New research has found that watching Donald Trump’s White House briefings was associated with reduced intentions to follow public health guidelines intended stop the spread of COVID-19 in 2020. The study, published in the journal Health Communication, indicates that the type of media that people consume during the pandemic is related to their beliefs about COVID-19.
“This study was designed at the early stage of COVID-19 when the world witnessed massive infodemic and politicization of public health issues,” said study author Myojung Chung, an assistant professor of journalism and media advocacy at Northeastern University.
“In particular, even official sources were not always trustworthy, occasionally spreading ungrounded information. The situation made us curious how health information from different media outlets or sources leads to different health perceptions and behaviors.”
Between June 3 and June 7, 2020, Chung and her colleague surveyed 1,106 U.S. residents regarding their use of various media sources and their coronavirus-related attitudes and intentions.
The researchers provided the participants with a list of liberal and conservative new sources – such as BuzzFeed and The Daily Caller, among others – and asked them to indicate which ones they frequently used to obtain information about the novel coronavirus. The participants also indicated how often they used Trump’s briefings, health organizations’ (e.g., CDC, WHO) briefings, social media (e.g., Facebook, Twitter, Instagram, YouTube), and national TV, radio and/or newspapers to get information about COVID-19.
“This study found that depending on the main information source during the COVID-19 pandemic, people differently perceive the risk and show different levels of intentions to adopt risk preventive behaviors. Such results suggest that in times when there can be abundant false and misleading information, the importance of accurate, fair, and balanced risk information comes to the fore. Also, this study informs average news consumers of the necessity of balanced media use during public health crises like COVID-19.”
Those who frequently consumed conservative media and used Trump’s briefings to obtain information were less likely to view coronavirus as a severe health problem, less likely to view public health advice as effective, and less likely to view public health advice as easy to follow. This, in turn, was associated with reduced intentions to wear a mask in public, frequently wash hands, maintain social distance from others, and stay home if feeling unwell.
“This study was conducted when Donald Trump from the Republican Party was the U.S. president. We are curious how the results would be if this study was conducted in the current administration with a Democratic president,” Chung said.

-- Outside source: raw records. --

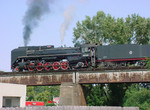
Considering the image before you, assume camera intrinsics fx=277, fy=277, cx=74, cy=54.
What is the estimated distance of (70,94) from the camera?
32000 millimetres

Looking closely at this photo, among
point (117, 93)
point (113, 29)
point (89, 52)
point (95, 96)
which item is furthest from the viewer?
point (113, 29)

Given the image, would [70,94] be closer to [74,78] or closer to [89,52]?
[74,78]

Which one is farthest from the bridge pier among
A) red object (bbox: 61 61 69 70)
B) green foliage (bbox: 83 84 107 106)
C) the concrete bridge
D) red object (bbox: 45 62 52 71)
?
green foliage (bbox: 83 84 107 106)

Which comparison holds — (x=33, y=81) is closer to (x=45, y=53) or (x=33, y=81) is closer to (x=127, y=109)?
(x=45, y=53)

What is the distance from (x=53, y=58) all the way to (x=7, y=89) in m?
12.9

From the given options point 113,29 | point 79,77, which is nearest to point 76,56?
point 79,77

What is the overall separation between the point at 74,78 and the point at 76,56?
396 cm

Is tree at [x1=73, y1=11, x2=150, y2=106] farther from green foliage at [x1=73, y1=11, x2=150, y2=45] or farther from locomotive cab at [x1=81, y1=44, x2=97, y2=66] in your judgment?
locomotive cab at [x1=81, y1=44, x2=97, y2=66]

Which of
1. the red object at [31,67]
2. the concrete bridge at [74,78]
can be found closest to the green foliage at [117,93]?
the concrete bridge at [74,78]

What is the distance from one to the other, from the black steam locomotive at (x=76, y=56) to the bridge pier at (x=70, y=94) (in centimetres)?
383

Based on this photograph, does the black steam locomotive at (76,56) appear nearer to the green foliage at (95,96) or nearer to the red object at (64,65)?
the red object at (64,65)

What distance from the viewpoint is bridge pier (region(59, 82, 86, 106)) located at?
3167cm

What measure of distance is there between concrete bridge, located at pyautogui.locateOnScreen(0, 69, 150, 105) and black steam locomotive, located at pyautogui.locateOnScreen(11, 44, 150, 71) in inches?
96.4

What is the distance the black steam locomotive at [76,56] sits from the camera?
3453cm
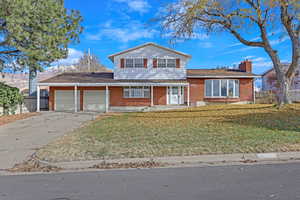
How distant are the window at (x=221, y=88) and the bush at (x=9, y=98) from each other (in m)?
17.4

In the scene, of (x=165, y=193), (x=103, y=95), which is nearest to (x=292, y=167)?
(x=165, y=193)

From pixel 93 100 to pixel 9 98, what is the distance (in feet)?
23.5

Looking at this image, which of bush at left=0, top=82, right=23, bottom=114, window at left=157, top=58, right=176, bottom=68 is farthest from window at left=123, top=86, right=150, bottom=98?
bush at left=0, top=82, right=23, bottom=114

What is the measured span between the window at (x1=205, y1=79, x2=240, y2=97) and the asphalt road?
17.1m

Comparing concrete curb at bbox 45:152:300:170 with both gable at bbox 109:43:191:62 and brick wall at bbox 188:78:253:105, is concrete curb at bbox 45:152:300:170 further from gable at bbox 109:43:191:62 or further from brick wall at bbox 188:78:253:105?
gable at bbox 109:43:191:62

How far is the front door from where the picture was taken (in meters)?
22.2

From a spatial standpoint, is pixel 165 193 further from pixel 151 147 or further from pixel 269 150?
pixel 269 150

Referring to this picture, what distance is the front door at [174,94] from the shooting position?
22172 mm

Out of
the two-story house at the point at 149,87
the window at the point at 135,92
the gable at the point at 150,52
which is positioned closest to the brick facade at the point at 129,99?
the two-story house at the point at 149,87

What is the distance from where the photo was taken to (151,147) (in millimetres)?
7074

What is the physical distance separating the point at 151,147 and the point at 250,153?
9.69ft

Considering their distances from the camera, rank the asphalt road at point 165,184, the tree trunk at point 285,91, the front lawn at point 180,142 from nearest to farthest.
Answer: the asphalt road at point 165,184
the front lawn at point 180,142
the tree trunk at point 285,91

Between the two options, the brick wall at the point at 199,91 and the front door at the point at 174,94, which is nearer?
the front door at the point at 174,94

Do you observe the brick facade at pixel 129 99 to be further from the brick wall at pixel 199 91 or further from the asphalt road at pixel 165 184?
the asphalt road at pixel 165 184
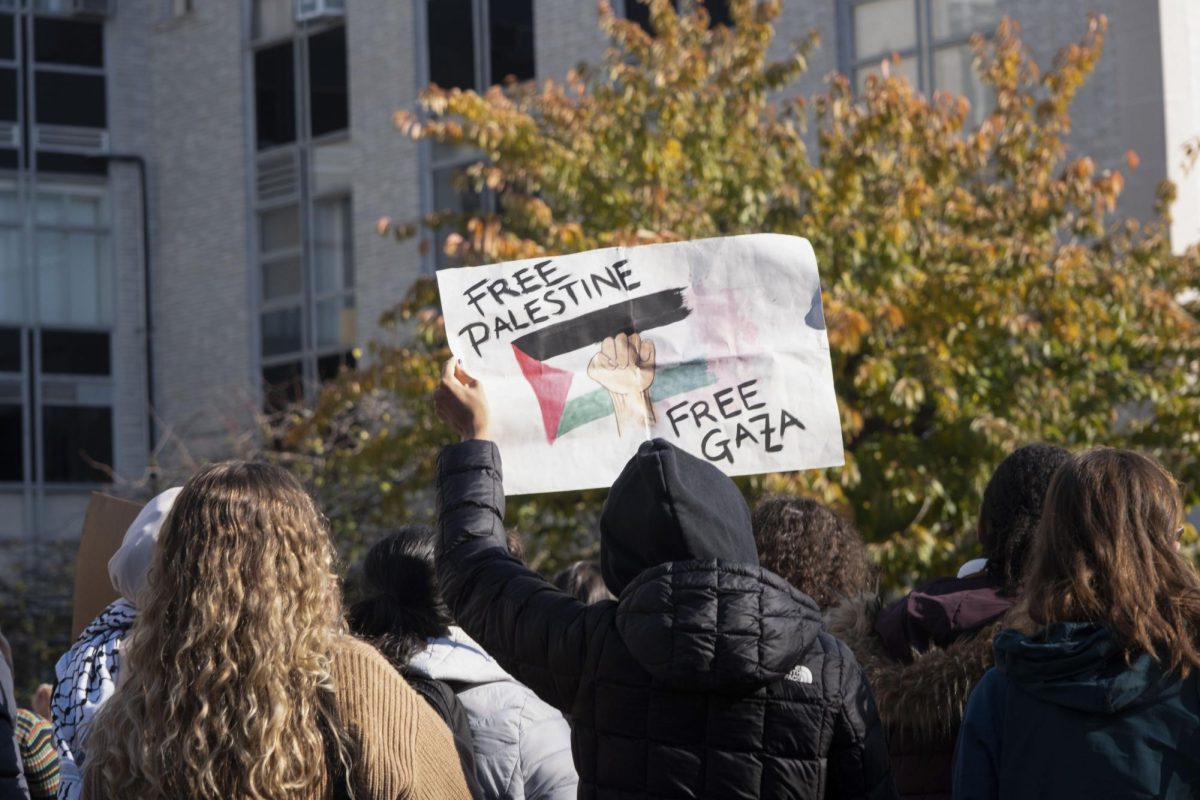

Those who got their COVID-19 information from liberal media, health organizations’ briefings and traditional media were more likely to view coronavirus as a severe health problem and more likely to view public health advice as easy to follow. This, in turn, was associated with increased intentions to adopt risk preventative behaviors.
Participants who used liberal and traditional media also viewed themselves as being at greater risk of being infected by the deadly virus, while those who used social media to get information about COVID-19 perceived themselves as being less at risk.
The researchers controlled for potentially cofounding variables such as age, gender, race, education, household income, experience with COVID-19, and political views. But the study — like all research — includes some limitations.
“This study examined respondents’ intentions to follow public health recommendations to prevent COVID-19 infection, but not their actual behaviors. Future research that examines actual behaviors would provide a more complete understanding of the role of different media use,” Chung explained.
“Because we used cross-sectional data, it is difficult to assure any causal inferences in this study. Future studies that employ experiments or longitudinal intervention would help to better our understanding of communication during the COVID-19 pandemic.”
The study, “Red Media, Blue Media, Trump Briefings, and COVID-19: Examining How Information Sources Predict Risk Preventive Behaviors via Threat and Efficacy,” was authored by Myojung Chung and S. Mo Jones-Jang.